Michael Gove did an awful lot of good for the British education system. His desire to make exams more rigorous, to arrest the race to the bottom being pursued by the exam boards and his disdain for modular educational baby food were all good things. Not only this, but the energy and conviction with which he pursued his reform agenda were deeply impressive.
So long as no one undoes his good work, within a year the scourge of L6 modules will largely be a bad memory. Pupils achieving a grade 9 in their GCSEs will have marked themselves out as seriously gifted and all British teenagers will be gainfully occupied in education at least until the age of 18. For a country trading on its status as a 'knowledge economy' with a workforce educated to match this will be a good place to be.

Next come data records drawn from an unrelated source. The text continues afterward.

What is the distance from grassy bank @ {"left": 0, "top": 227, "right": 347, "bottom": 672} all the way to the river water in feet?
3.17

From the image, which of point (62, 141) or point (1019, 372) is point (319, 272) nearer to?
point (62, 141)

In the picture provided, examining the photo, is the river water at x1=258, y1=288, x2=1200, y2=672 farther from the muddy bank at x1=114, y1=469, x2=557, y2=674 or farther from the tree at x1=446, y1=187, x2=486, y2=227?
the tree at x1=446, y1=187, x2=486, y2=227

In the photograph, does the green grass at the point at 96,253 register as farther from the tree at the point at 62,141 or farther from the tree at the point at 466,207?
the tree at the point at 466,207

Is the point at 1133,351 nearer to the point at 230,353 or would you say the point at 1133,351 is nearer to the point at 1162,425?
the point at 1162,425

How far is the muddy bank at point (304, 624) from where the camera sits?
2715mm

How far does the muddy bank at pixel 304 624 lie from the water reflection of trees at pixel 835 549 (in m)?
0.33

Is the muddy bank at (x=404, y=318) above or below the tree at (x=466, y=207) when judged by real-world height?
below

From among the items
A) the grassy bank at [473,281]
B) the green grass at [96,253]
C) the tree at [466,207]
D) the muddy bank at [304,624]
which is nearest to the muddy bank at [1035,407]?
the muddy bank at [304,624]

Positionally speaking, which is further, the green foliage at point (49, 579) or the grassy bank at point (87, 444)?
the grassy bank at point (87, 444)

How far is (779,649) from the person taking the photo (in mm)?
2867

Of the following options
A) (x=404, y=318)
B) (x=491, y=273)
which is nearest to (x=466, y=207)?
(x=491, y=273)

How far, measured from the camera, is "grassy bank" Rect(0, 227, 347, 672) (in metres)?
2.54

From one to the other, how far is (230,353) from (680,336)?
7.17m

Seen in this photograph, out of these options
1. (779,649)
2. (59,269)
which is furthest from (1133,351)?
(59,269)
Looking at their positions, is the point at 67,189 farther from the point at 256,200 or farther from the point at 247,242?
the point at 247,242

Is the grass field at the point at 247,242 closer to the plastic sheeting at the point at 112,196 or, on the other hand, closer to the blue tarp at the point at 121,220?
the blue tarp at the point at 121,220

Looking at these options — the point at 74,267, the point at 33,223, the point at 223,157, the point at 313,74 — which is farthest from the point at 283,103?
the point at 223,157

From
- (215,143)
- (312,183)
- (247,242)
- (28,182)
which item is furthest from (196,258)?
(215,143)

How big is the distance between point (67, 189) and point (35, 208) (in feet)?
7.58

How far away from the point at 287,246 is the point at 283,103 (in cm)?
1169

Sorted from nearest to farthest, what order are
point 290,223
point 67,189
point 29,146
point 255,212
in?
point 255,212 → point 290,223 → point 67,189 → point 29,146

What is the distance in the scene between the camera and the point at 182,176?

But Mr Gove's most eloquent detractors rightly identify a flaw in his plans. Whilst they represent excellent provision for those of an academic disposition provision remains patchy and inadequate for those turned off by traditional school work. Part of the problem has to do with the status non-academic routes into work are accorded in the national psyche.
The much-vaunted knowledge economy also needs people skilled in what used, rather pejoratively, to be called the 'trades'. We need to develop the equivalent of the German Berufsschule to train up the highly skilled tradespeople of the future. The sloppy diet of 'ed-lite' courses currently offered in many sixth form colleges won't do. People who have been failed by the system, leaving school with few or no GCSEs are being further let down by low-quality vocational training.
The biggest change that needs to happen though is in the minds of parents - the worst of whom, sadly, send their children to private school. There needs to be an acceptance that not every child is destined to be a high court judge, doctor or a university professor but that those don't enter the professions are equally valued by society and remunerated as such. Taking vocational training much more seriously would be a step in the right direction.